PL/SQL: How to sum a set of values if they fall within a specific time frame? - sql

I have a query (below) that shows the number of terminations since 1/1/17 in one column and the associated date of the terminations in the only other column. If there were no terminations on a specific date, then there is no record for that date.
I want to create rolling 12-month time buckets and sum the number of terminations in those time buckets.
For example, the most recent time bucket would have an ending date of 11:59pm on 6/30/22. The start of that time bucket would start midnight on 7/1/21. I want to sum the number of terminations in that time bucket.
I need to create 12-month time buckets and the associated number of terminations for the last 60 months, resulting in 60 time buckets.
Here is my current query:
select
count(distinct employee_number) Number_of_terminations
, to_char(term_date, 'MM/DD/YYYY') term_date
from
(
select paa.person_id
,max(paa.effective_end_date)+1 term_date
,pap.employee_number
from
apps.per_all_assignments_f paa
, apps.per_assignment_status_types past
,(select distinct paa.person_id
from
apps.per_all_assignments_f paa
, apps.per_assignment_status_types past
where paa.assignment_status_type_id = past.assignment_status_type_id
and sysdate between paa.effective_start_date and paa.effective_end_date
and past.user_status in ('Active Assignment','Transitional - Active','Transitional - Inactive','Sabbatical','Sabbatical 50%')) active_person
, apps.per_all_people_f pap
, apps.hr_organization_units org
,(select case when orgp.name = 'Random University' then orgc.attribute1 else orgp.attribute1 end unit_number
,case when orgp.name = 'Random State University' then orgc.name else orgp.name end unit_name
,orgc.attribute1 dept_number
,orgc.name dept_name
from apps.per_org_structure_elements_v2 pose
,apps.per_org_structure_versions posv
,apps.hr_all_organization_units orgp
,apps.hr_all_organization_units orgc
where pose.org_structure_version_id = posv.org_structure_version_id
and pose.organization_id_parent = orgp.organization_id
and pose.organization_id_child = orgc.organization_id
and trunc(sysdate) between posv.date_from and nvl(posv.date_to,'31-dec-4712')

### Set of tasks
(A) Pull out the passage of the PL/SQL question from "I want to create" up to and including "60 time buckets.".
(B) In the PL/SQL question, at what date and time does the most recent time bucket end?

### Data records

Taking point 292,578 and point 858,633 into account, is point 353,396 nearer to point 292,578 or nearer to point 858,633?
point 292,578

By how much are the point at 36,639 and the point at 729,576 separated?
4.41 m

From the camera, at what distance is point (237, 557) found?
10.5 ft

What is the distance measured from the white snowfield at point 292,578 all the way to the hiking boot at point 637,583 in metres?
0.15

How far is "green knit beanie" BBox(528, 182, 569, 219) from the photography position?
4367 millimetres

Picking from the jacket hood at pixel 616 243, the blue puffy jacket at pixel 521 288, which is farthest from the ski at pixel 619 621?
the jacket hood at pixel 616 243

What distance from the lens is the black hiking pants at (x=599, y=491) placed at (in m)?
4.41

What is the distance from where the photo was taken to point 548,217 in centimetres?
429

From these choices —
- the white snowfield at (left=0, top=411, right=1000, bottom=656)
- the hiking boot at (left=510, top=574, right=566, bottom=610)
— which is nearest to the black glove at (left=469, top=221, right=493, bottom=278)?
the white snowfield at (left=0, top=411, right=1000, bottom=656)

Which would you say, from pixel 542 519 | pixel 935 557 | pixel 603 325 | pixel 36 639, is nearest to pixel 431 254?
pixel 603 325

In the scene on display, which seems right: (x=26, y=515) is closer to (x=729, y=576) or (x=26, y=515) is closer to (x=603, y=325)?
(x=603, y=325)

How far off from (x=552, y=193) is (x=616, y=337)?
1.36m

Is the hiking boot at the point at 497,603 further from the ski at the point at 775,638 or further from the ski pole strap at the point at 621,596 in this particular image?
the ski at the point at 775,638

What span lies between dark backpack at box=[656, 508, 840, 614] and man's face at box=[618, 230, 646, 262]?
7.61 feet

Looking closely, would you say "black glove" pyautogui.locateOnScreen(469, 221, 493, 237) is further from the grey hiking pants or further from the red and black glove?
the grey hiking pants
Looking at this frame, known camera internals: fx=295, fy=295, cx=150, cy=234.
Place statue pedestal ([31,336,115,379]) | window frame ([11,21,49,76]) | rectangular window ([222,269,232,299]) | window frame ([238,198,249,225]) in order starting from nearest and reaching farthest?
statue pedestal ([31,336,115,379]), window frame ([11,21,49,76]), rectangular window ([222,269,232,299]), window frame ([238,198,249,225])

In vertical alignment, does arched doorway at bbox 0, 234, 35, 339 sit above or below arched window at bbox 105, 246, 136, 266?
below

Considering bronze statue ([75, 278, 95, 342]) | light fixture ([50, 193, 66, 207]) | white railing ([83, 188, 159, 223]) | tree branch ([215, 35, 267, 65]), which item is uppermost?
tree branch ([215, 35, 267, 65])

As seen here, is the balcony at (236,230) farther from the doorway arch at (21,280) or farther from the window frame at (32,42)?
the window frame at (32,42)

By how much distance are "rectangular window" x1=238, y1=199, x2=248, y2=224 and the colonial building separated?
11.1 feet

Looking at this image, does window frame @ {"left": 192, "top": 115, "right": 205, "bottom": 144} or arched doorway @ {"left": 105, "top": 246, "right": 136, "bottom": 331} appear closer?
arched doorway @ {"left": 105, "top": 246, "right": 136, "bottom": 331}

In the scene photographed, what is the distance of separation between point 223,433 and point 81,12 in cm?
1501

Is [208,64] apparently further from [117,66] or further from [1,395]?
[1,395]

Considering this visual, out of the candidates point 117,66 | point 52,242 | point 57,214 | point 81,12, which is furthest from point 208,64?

### Solutions to the problems
(A)
I want to create rolling 12-month time buckets and sum the number of terminations in those time buckets.
For example, the most recent time bucket would have an ending date of 11:59pm on 6/30/22. The start of that time bucket would start midnight on 7/1/21. I want to sum the number of terminations in that time bucket.
I need to create 12-month time buckets and the associated number of terminations for the last 60 months, resulting in 60 time buckets.

(B) At 11:59pm on 6/30/22.